- **Page excerpt**:

=====

In addition to these basic skills, the knights had been taught to
follow various commands, like “Heel”, “Sit”, “Stay”, “Come”, “Stand”,
“Go Ahead” and, in the most disciplined bodies, like the Templars
[16], even “Fetch”, “Roll Over!” and “Leave it”. Of course, there were
reasonable limits to such training and even the Knights Templar had
regulations saying that a knight may leave formation without
permission if he sees (a) a fellow Christian attacked by a Muslim, or
(b) some nice looking wench, or (c) some unattended (or inadequately
guarded) piece of property [17].

Signals by the standards and trumpets also played an important role in
the knightly warfare. To start with, a knight was supposed to fight
only as long as (a) he can see a standard of his superior and (b) can
hear his side’s trumpets. These rules were, of course, of a great
practical importance for the most talented medieval strategists and
tacticians: with a proper bribe discretely passed to the opponent’s
standard bearer and trumpeter, an outstanding victory could be easily
won without unnecessary bloodshed and with a minimal risk. The main
obstacle to a full-scaled implementation of this strategy was a
notorious shortage of coin during the Middle Ages [18]. On an
individual level, a knight could easily pledge confusion due to a
short slightness or inability to recognize friendly trumpeters from
those of the enemy and discretely leave the field with a good chance
to avoid the law suit from his feudal superior.

=====

- **Information supplied**:
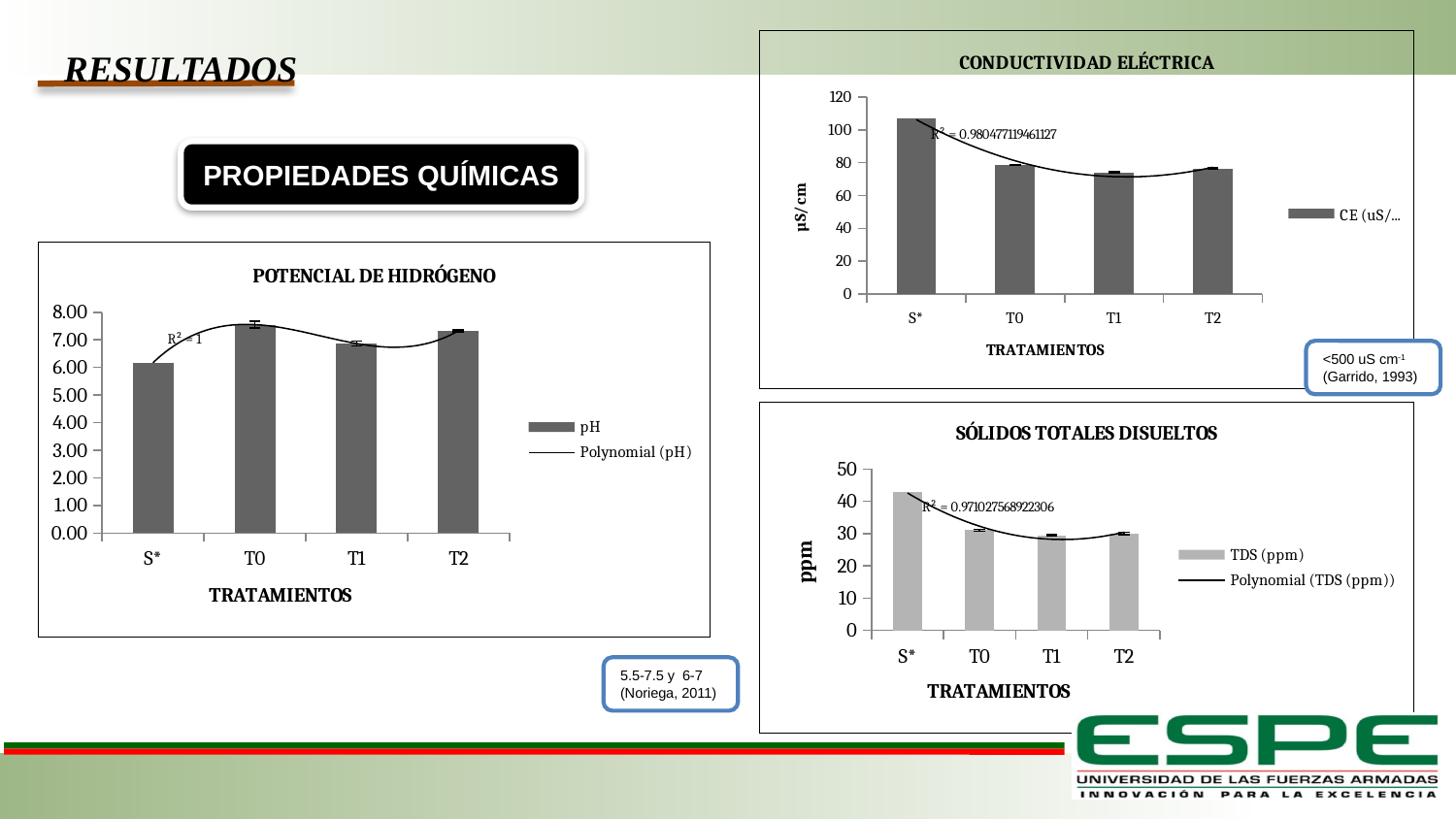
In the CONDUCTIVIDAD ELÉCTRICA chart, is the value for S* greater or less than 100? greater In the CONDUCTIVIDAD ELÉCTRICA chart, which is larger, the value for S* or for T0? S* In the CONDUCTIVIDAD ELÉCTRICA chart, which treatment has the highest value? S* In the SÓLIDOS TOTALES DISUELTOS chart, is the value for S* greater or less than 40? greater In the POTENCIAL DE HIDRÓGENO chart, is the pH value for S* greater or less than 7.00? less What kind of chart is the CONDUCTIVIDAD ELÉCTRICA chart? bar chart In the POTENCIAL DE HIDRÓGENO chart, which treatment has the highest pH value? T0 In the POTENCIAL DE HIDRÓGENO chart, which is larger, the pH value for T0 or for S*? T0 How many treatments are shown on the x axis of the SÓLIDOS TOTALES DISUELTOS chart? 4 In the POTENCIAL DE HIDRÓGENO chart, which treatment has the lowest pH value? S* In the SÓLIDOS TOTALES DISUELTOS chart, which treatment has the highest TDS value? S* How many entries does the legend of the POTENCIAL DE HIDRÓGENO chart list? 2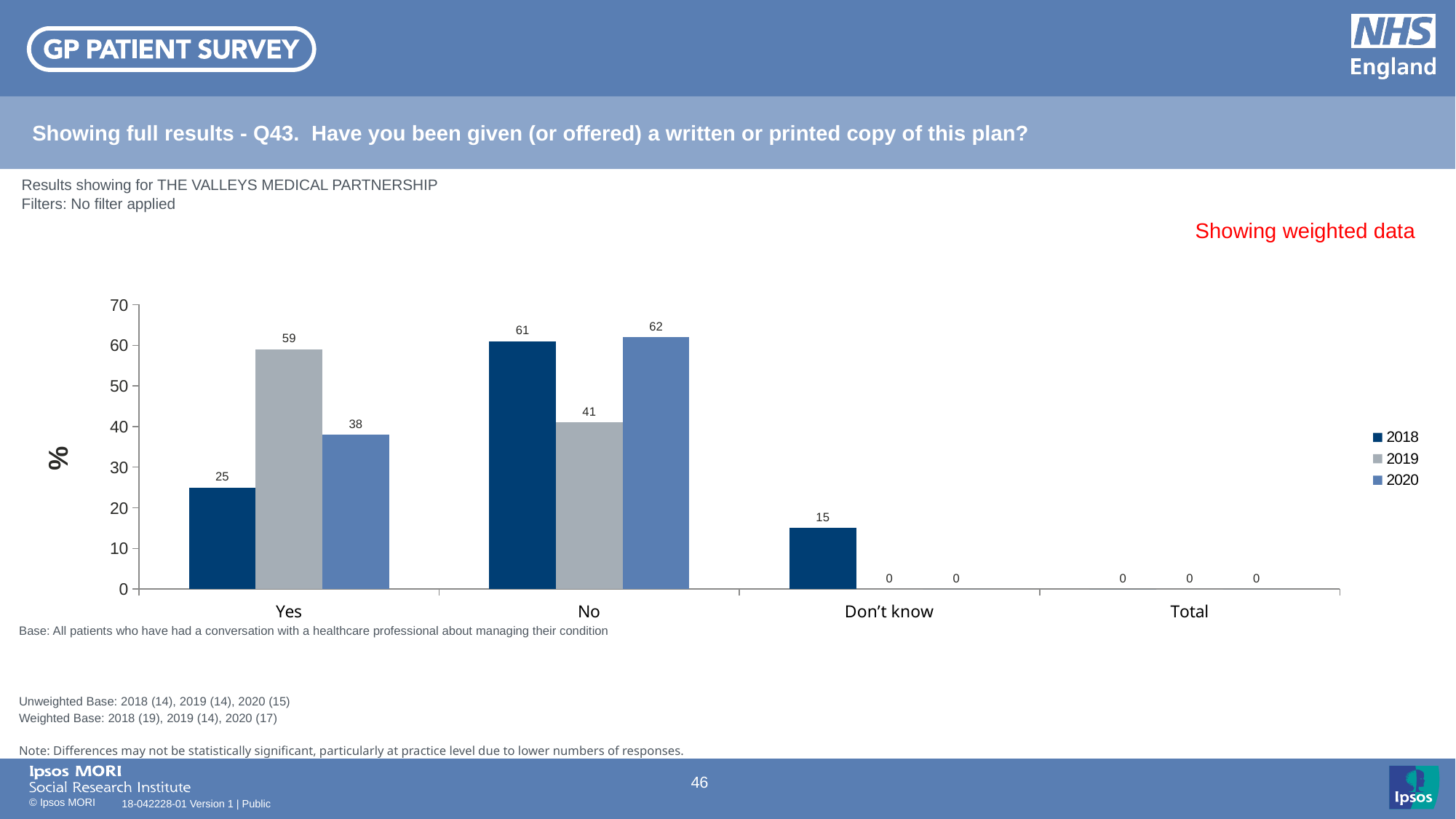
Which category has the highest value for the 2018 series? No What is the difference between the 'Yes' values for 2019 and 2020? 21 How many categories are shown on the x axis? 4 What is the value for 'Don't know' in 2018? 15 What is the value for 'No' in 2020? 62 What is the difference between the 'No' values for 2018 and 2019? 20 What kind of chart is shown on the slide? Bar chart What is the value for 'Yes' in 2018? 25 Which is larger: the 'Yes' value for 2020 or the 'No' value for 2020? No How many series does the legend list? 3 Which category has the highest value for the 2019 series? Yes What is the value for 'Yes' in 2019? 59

=====

- **Exercise directions**: Write the next part of the passage on medieval knights and their battlefield commands and signals, picking up after its final sentence.

- **Answer to the exercise**:
One of the big battle-field problems was to keep the knightly
formations from loosing their tight order: unless propped on the sides
(by the sticks, varlets, some natural obstacle, etc.) the outermost
riders could fell to the right or left (depending on the flank), with
the others following. Also, any uneven ground could potentially lead
to the same result. This is why most of the scores had been settled by
the tournaments: a leveled jousting ground was ideally suited for the
knightly warfare. The rare cases when the knights broke this rule [19]
tended to end in a total disaster.

Then, there was an issue of a discipline. While the knights could
reasonably well retreat, get together and attack again, providing the
enemy was totally static [20], doing so with the moving enemy posed
the whole number of problems, especially outside the jousting area.
And, when the enemy was fleeing, things could turn into a total
disaster for a victorious side due to a disorganized pursuit: riding
alone left knight totally free to fall (sidewise) from the horse, to
damage himself with his own weaponry [21], or even worse, to get his
horse damaged. In this area, things deteriorated noticeably comparing
to the Viking times [22].

Short of the problems with discipline, formations like those described
above were only marginally efficient against each other but had been a
seemingly winning formula against unarmored and, preferably, unarmed
infantry. Unfortunately, the knights as a class suffered from the
numerous phobias and subconscious fears which eventually lead to their
extinction.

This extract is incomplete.